A cost objective is the purpose for which a cost is being measured. The determination of direct and indirect costs depends on the choice of a cost objective. For example, an accountant's salary at an electronics manufacturer would be an indirect cost because he is most likely involved in support functions (such as preparing financial statements). However, his salary would be a direct cost at a bank if he is processing loans and mortgages, which are generally key revenue sources for a bank.


Direct labor costs are usually measured using time sheets and time cards. In a service company (such as a law firm), employees will usually track the weekly hours by project or client. In a manufacturing company making large quantities of identical products, the direct labor cost is allocated equally to the units produced. On the income statement, direct costs are recorded as cost of goods and subtracted from sales to result in gross profit. Indirect costs are used for multiple products and services and, therefore, cannot be assigned individually to each unit produced. They are subtracted from gross profit to result in operating profit.

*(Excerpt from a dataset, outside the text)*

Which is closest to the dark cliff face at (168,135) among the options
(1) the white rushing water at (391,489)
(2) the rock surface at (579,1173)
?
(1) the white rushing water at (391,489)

Financial Analysis: Fixed and Variable Costs

A cost is fixed if it is incurred regardless of production volume; otherwise, it is a variable cost. Direct costs are generally variable because they are linked directly to the quantity produced. Indirect costs can be fixed or variable. For example, assembly line maintenance costs and administrative staff salaries are fixed because most of these costs are incurred regardless of how many units are produced. The electricity costs for the manufacturing plant could be a variable cost because the electricity used will depend on the number of shifts. (See Reference 5)

Considerations: Internet Companies

An Internet company typically generates at least half of its sales online. Deciding which costs are direct and indirect can be difficult because, unlike traditional brick-and-mortar companies, there may not be tangible materials or labor tied directly to a product or service. In the publication "Distinguishing Between Direct and Indirect Costs Is Crucial for Internet Companies" on Aalborg University's website, University of Maryland professors Lawrence Gordon and Martin Loeb have suggested that the customer should be the primary cost objective for Internet companies. Therefore, costs that are traced directly to customers are direct costs; otherwise, they are indirect costs. Examples of direct costs include the cost of the products sold -- books and music files -- and the cost of the advertising that pulls in customers to the online store. An example of an indirect cost would be the lease and maintenance of the hardware infrastructure -- servers and storage devices.